### [WHAT IS ASKED]
Return all of the records below verbatim, omitting the pictures.

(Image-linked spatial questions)

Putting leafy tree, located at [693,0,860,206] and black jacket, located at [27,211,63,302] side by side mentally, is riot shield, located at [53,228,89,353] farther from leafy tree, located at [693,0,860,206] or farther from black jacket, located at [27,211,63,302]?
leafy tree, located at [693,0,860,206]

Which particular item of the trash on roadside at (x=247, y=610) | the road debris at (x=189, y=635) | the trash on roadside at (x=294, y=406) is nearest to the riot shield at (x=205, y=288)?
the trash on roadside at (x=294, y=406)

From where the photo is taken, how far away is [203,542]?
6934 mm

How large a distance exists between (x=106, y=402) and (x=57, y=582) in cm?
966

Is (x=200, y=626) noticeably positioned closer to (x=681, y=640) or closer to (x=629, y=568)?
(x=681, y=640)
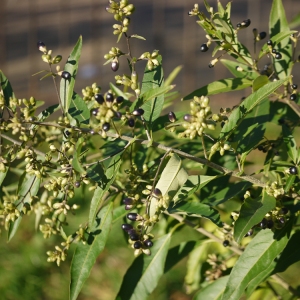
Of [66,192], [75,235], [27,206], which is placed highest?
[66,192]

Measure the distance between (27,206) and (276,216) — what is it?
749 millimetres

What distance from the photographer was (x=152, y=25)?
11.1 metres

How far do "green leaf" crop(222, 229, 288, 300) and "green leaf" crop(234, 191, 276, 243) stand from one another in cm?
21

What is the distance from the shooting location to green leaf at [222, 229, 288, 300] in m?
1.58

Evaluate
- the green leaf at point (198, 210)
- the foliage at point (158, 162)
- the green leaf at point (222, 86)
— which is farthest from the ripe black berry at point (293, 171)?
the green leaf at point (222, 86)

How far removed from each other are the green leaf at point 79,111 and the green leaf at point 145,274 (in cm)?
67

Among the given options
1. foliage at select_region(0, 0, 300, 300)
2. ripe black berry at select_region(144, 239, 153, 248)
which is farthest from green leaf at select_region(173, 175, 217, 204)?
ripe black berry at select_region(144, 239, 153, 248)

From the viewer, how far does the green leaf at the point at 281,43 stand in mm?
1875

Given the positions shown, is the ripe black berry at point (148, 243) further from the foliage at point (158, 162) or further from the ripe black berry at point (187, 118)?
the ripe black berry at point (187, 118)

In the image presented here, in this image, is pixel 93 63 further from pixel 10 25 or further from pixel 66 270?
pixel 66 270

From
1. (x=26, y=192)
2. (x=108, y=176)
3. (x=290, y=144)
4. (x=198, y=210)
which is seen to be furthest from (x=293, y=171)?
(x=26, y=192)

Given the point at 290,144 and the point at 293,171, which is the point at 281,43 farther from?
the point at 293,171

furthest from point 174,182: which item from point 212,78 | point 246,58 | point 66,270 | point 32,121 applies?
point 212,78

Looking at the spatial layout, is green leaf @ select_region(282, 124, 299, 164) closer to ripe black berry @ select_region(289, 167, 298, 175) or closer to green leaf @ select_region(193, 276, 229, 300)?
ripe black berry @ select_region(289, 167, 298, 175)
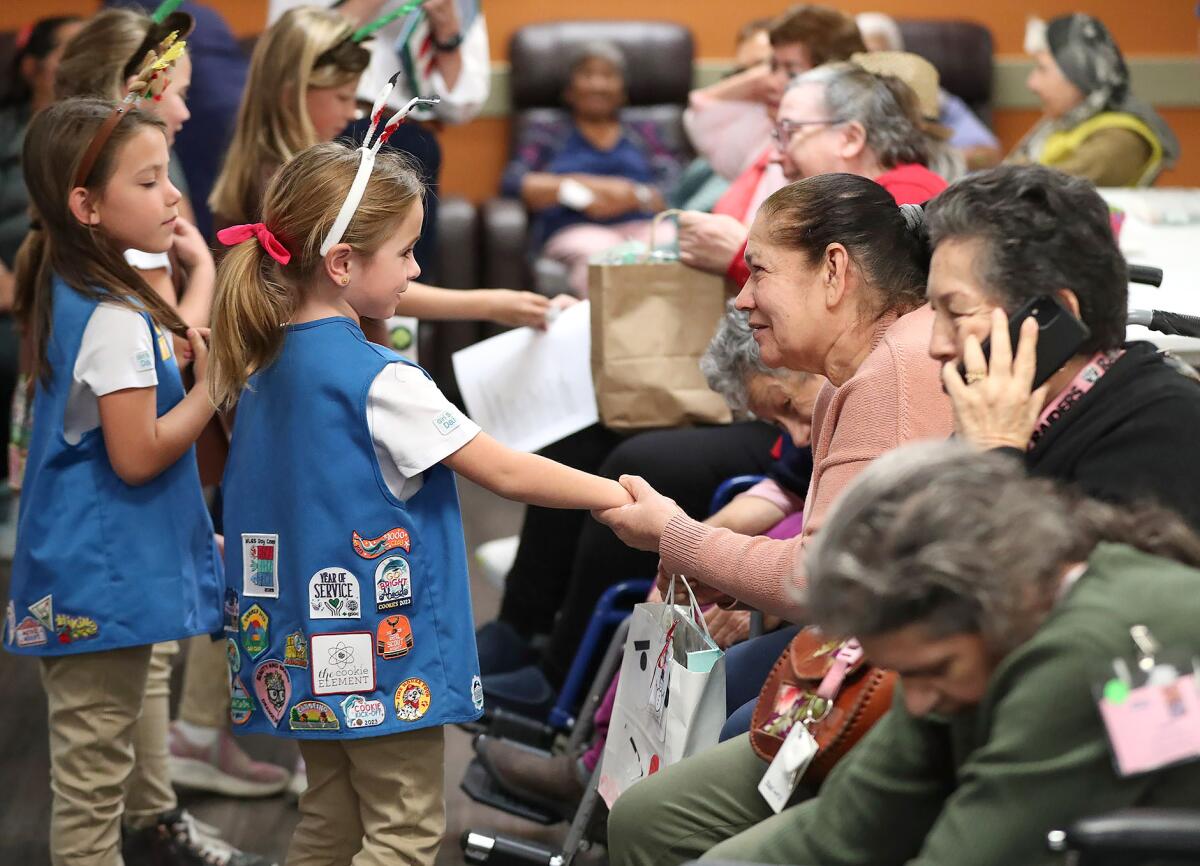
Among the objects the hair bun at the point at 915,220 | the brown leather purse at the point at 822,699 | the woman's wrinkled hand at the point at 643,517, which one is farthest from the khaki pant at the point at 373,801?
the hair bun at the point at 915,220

### [RESULT OF THIS TASK]
Putting leafy tree, located at [693,0,860,206] and black jacket, located at [27,211,63,302] side by side mentally, is riot shield, located at [53,228,89,353] farther from leafy tree, located at [693,0,860,206] or farther from black jacket, located at [27,211,63,302]?
leafy tree, located at [693,0,860,206]

Which particular item of the trash on roadside at (x=247, y=610) | the road debris at (x=189, y=635) | the trash on roadside at (x=294, y=406) is nearest to the riot shield at (x=205, y=288)?
the trash on roadside at (x=294, y=406)

From where the photo is taken, how far away is [203,542]?
6934 mm

How large a distance exists between (x=106, y=402) and (x=57, y=582) in cm?
966

Is (x=200, y=626) noticeably positioned closer to (x=681, y=640) or closer to (x=629, y=568)?
(x=681, y=640)
Of [66,192], [75,235], [27,206], which is placed highest?
[66,192]

Measure the distance between (27,206) and (276,216) — what is it?
749 millimetres

What distance from the photographer was (x=152, y=25)?
11.1 metres

How far do "green leaf" crop(222, 229, 288, 300) and "green leaf" crop(234, 191, 276, 243) stand from one another in cm?
21

What is the distance from the shooting location to green leaf at [222, 229, 288, 300] in m?
1.58

Evaluate
- the green leaf at point (198, 210)
- the foliage at point (158, 162)
- the green leaf at point (222, 86)
— which is farthest from the ripe black berry at point (293, 171)?
the green leaf at point (222, 86)

How far removed from each other are the green leaf at point 79,111 and the green leaf at point 145,274 (in cm)?
67

Among the given options
1. foliage at select_region(0, 0, 300, 300)
2. ripe black berry at select_region(144, 239, 153, 248)
which is farthest from green leaf at select_region(173, 175, 217, 204)?
ripe black berry at select_region(144, 239, 153, 248)

From the viewer, how far does the green leaf at the point at 281,43 stand in mm?
1875

Given the positions shown, is the ripe black berry at point (148, 243) further from the foliage at point (158, 162) or further from the ripe black berry at point (187, 118)?
the ripe black berry at point (187, 118)

In the image presented here, in this image, is pixel 93 63 further from pixel 10 25 or further from pixel 66 270?
pixel 66 270

From
1. (x=26, y=192)
2. (x=108, y=176)
3. (x=290, y=144)
4. (x=198, y=210)
which is seen to be furthest from (x=293, y=171)?
(x=26, y=192)

Given the point at 290,144 and the point at 293,171, which is the point at 281,43 farther from?
the point at 293,171

furthest from point 174,182: which item from point 212,78 | point 246,58 | point 66,270 | point 32,121 applies?
point 212,78

Looking at the spatial layout, is green leaf @ select_region(282, 124, 299, 164) closer to ripe black berry @ select_region(289, 167, 298, 175) or closer to green leaf @ select_region(193, 276, 229, 300)?
ripe black berry @ select_region(289, 167, 298, 175)
Among the objects the hair bun at the point at 915,220 | the brown leather purse at the point at 822,699 | the woman's wrinkled hand at the point at 643,517, which one is farthest from the khaki pant at the point at 373,801?
the hair bun at the point at 915,220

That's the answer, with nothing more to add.